- Born: Dmitri Aleksandrovich Bashkirov Дми́трий Алекса́ндрович Башки́ров November 1, 1931 Tbilisi, Georgian SSR, Transcaucasian SFSR, USSR
- Died: March 7, 2021 (aged 89) Madrid, Spain
- Occupations: Classical pianist; Academic teacher;
- Organizations: Moscow Conservatory; Queen Sofia College of Music;
- Awards: People's Artist of the RSFSR; Order of Alfonso X the Wise;

= Dmitri Bashkirov =

Russian pianist and educator (1931–2021)

Dmitri Aleksandrovich Bashkirov (Дми́трий Алекса́ндрович Башки́ров; November 1, 1931 – March 7, 2021) was a Russian pianist and academic teacher. Trained in his hometown Tbilisi and Moscow, he began an international career as a soloist when he won the Marguerite Long Piano Competition in Paris in 1955. He taught at the Moscow Conservatory from 1957 to 1991, and at the Queen Sofia College of Music in Madrid from 1991 to 2021. He taught also as a guest at other international conservatories and he is regarded as a representative of the Russian piano school.

== Life and career ==
Bashkirov was born in Tbilisi, Georgia. His great-aunt Lina Stern, a biochemist, physiologist and humanist, was the first female member of the Soviet Academy of Sciences. He studied at the Tbilisi Conservatory for ten years with Anastasia Virsaladze, then at the Moscow Conservatory with Aleksandr Goldenweiser.

=== Pianist ===
He achieved a first prize at the Marguerite Long Piano Competition in Paris in 1955, which opened the way to international concerts, with orchestras such as the Gewandhaus Orchestra, the Royal Philharmonic Orchestra, the Israel Philharmonic, and the Chicago Symphony Orchestra, including conductors like Vladimir Ashkenazy, Sir John Barbirolli, Daniel Barenboim, Igor Markevich, Kurt Masur, Zubin Mehta, Kurt Sanderling, Wolfgang Sawallisch, Evgeny Svetlanov, George Szell, Yuri Temirkanov and Carlo Zecchi. He played chamber music with Igor Bezrodny (violin) and Mikhail Khomitzer. Bashkirov became an Honored Artist of the RSFSR in 1968. In 1980, his international career was interrupted by a ban of concerts outside Russia, revoked in 1988 by Mikhail Gorbachev. Bashkirov was awarded the People's Artist of the RSFSR in 1990.

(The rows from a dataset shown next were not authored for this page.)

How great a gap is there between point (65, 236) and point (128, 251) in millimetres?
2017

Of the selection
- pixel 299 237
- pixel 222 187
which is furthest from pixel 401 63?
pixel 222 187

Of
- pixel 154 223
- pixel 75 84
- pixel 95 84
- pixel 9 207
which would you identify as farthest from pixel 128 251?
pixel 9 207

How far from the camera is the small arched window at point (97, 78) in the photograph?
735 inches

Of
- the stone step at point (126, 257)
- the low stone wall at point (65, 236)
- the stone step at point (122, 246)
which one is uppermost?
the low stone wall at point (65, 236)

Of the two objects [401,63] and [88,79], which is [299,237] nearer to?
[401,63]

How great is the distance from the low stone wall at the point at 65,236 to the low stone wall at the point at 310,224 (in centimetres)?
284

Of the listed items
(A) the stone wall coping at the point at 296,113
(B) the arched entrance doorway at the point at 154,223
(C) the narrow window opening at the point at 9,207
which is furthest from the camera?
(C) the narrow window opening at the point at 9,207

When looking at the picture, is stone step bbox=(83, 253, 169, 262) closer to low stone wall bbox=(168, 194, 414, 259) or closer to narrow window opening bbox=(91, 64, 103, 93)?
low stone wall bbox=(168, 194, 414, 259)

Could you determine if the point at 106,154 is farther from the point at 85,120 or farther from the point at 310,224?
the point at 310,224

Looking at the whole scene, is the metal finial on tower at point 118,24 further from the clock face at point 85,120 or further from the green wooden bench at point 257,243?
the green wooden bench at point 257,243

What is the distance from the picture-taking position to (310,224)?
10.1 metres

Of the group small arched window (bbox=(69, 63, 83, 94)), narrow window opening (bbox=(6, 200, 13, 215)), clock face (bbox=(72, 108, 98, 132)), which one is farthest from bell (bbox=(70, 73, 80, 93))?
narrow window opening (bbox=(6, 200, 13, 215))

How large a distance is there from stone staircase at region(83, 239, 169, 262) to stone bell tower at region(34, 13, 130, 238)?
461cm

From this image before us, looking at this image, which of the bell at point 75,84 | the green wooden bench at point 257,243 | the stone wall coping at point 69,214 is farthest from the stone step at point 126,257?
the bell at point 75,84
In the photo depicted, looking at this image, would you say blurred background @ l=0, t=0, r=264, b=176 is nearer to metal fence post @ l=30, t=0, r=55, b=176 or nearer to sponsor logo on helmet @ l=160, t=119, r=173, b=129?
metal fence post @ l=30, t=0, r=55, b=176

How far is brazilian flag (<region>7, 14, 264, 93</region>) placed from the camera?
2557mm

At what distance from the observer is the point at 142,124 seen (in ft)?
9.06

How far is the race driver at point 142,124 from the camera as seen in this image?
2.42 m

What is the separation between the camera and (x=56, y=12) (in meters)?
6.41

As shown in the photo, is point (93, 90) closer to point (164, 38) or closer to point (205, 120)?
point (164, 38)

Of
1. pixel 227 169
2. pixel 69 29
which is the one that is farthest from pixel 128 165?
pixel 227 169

Bashkirov was a recording artist with the Swiss classical record label Claves, recording concerts of Carl Philipp Emanuel Bach and Beethoven. He recorded an album with piano music from a Haydn sonata to Rodion Shchedrin's Piano Sonata No. 1. A reviewer noted his "often unusual, highly imaginative interpretations", excelling in "virtuosic, romantic-period works, ... deploying lightness of touch and brilliant technique", and playing Schubert "unusually free in both rhythm and tempo". His playing of Rachmaninoff's music was described by a reviewer of the FAZ as of a "bold, sometimes steely elegance" ("kühne, manchmal stählerne Eleganz").

=== Teaching ===
Bashkirov taught at the Moscow Conservatory from 1957 to 1991. He also held master courses in connection with the Jyväskylä Summer Festival in 1968-1972 and 1977-1979. In 1991, he moved to the Reina Sofía School of Music in Madrid, where he held the chair for piano from its beginning in 1991. He taught many internationally renowned artists such as Dmitri Alexeev, Arcadi Volodos, Nikolai Demidenko, his daughter Elena Bashkirova, Boris Bloch, Jonathan Gilad, Kirill Gerstein, Stanislav Ioudenitch, Denis Kozhukhin, Eldar Nebolsin, Luis Fernando Pérez, Dang Thai Son, Vestards Šimkus, David Kadouch, Jong Hwa Park, Claudio Martinez Mehner, Bruno Vlahek and Plamena Mangova. He also taught at the International Piano Academy on Lake Como, the Shanghai Conservatory, the Chapelle musicale Reine Élisabeth in Brussels, the Paris Conservatoire, the Salzburg Mozarteum, the Sibelius Academy in Helsinki, and the Encuentro de Música y Academia in Santander. He was awarded the Grand Cross of the Order of Alfonso X the Wise in 2006. In June 2019, he was awarded an Emeritus Professor Medal from Queen Sofia.

=== Juror ===
Bashkirov served regularly in the juries of prestigious piano competitions, including the Paloma O'Shea International Piano Competition in Santander in 1995, 1998 and 2002. He was juror for the Artur Rubinstein Competition in 1992, 1998 and 2011.

=== Family and death ===
Bashkirov had a daughter, Elena, who is married to Daniel Barenboim. His son, Kirill Bashkirov, is a photographer specialised in portraiture, landscape and sports.

Bashkirov died in Madrid on March 7, 2021, at age 89.